The rest of the day was spent wandering all of Paris, checking out the best bistros and cafes, money no option. I was really in need of a three-Michelin-rosette splurge, even if I said, “Mon Dieu,” when I saw the eye-popping sum on l’addition.
“Ah, Paris in the Springtime” is a pleasant anomaly, when it’s the Fall we are after, when most Parisians take their month-long vacances and the streets are filled with tourists with real wonder in their eyes, especially in the fragrancy of the Egoist-scented flower-filled Jardin Luxembourg and Tuilleries.
And as everyone knows, there is nothing I love more than plane trees. Except my frequent fifteen-minute visits to the famous Louvre (of course, cutting in front of the line) to check out the cool painting of William the Conqueror, who conquered the ex-Roman British Isles (then including Ireland) in 1066 thus refining Old English for all of us, its allure for me being that “The Conquering Worm” looked really a lot like me.
Pretending to write bad poetry here (my creative writing prof at college was Peter Cooley), though I did have at least one publication back then, was a convenient excuse to enjoy life and avoid getting a real job. Unfortunately, The International Herald Tribune only kept my curriculum vitae on file and I didn’t bother applying for a job at the American Church’s English-language Paris Voice, so I was forced into tutoring French and editing manuscripts for other would-be writers (a sorry lot indeed).
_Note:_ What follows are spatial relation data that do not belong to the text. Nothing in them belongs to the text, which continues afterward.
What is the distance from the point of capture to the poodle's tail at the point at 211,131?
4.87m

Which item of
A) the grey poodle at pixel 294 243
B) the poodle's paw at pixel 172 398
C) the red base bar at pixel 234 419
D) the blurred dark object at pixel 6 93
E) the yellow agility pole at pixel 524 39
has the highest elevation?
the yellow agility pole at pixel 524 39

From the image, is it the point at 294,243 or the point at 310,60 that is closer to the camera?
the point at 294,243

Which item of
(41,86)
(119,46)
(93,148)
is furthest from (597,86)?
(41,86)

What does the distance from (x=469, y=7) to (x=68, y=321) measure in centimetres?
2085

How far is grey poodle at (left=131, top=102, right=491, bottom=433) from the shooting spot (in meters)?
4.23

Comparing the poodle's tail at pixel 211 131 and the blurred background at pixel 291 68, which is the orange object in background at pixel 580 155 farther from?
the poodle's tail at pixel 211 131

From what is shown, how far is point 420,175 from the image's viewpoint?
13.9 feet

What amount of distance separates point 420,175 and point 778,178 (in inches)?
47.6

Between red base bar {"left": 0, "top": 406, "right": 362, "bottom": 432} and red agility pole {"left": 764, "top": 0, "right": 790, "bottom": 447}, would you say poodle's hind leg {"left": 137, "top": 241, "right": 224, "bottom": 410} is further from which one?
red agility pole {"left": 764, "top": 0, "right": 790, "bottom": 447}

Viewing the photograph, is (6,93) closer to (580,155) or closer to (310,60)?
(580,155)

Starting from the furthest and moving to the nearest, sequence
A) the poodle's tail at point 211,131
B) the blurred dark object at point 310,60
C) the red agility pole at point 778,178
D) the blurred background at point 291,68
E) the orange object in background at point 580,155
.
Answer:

I had already worked as an editor at Pocket Books, so I sort of knew what I was doing.
But this is what real life is like: an early rough draft of a travel piece I worked on there I later revised after repeat visits and won a coveted NATJA Award.
Under the shadow of Montmartre and within sight of the Seine, which has a smaller version of the original Lady Liberty, easily toured by bateau mouche (boat fly), life was grand. I did understand what the French were saying behind my back, but do you? “Il mange bien!”
But as Le Roi Soleil (The Sun King) famously quipped, his words echoing throughout the ages and thus proving the accepted wisdom of “the divine right of kings”: “Aprés moi le deluge!”
Eventually I would have to leave this improbable playground, so I paid a visit to Pere La Chaise cemetery to cut butts like Serge Gainsbourg and pay my respects to Jim Morrison (lead singer for The Doors), Oscar Wilde (author of “The Picture of Dorian Gray”), and George Melies (pioneer cineaste of “A Trip to the Moon”) “Au Revoir, Messieurs-Dames!”